Of all the places a sign could find me, it was there.
The beach where we let Kai go free.
The ocean was doing what it always does. Moving. Holding. Breathing in that steady way that reminds me life continues even when my heart catches on certain days. I stood there letting the water speak the language it learned long before me, thinking of Kai. Thinking of all the versions of life that never got to unfold.
This time of year always carries a quiet weight. The calendar changes, the air shifts, and suddenly the “should haves” and “would haves” start lining up like uninvited thoughts. He should be here. He would be walking now. Talking now. Holding my hand. Every toddler in the shops becomes a mirror I didn’t ask to look into. Every time I hear his name out in the world, it lands softly and sharply all at once.

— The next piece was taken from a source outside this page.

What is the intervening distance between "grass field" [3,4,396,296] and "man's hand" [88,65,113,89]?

After the beach, with salt still clinging to my skin, I wandered into a random second hand store. No plan. No searching. Just moving my body forward because sometimes that’s all I know how to do.
And there it was.
A pillow.
Simple. Worn. Embroidered with the one word I needed to see at that time.
Kai.
Three dollars.
I stood there holding it like it might disappear if I looked away too long. I couldn’t leave it. I wouldn’t leave it. Some things are not optional.
When I went to pay, the woman behind the counter smiled and said, “Oh, this just came in today.”
Of course it did.
It felt like one of those moments that slips past logic and lands straight in the chest. The kind that doesn’t need explaining. The kind that says, I’m still here. I still find you. I still leave breadcrumbs.
That pillow was the sign I needed. Not because it fixed anything. Not because it erased the ache. But because it reminded me that even on the hardest days, when grief feels louder and the world feels full of reminders, there are still moments of connection woven quietly into ordinary places.
A beach.
A second hand store.
A three dollar pillow.
This season is tender. Tricky. Heavy in ways that don’t always make sense to anyone else. But I’m learning that sometimes love doesn’t shout. Sometimes it shows up stitched into fabric, arriving on the exact day you needed to see it.
And that is enough to keep me going.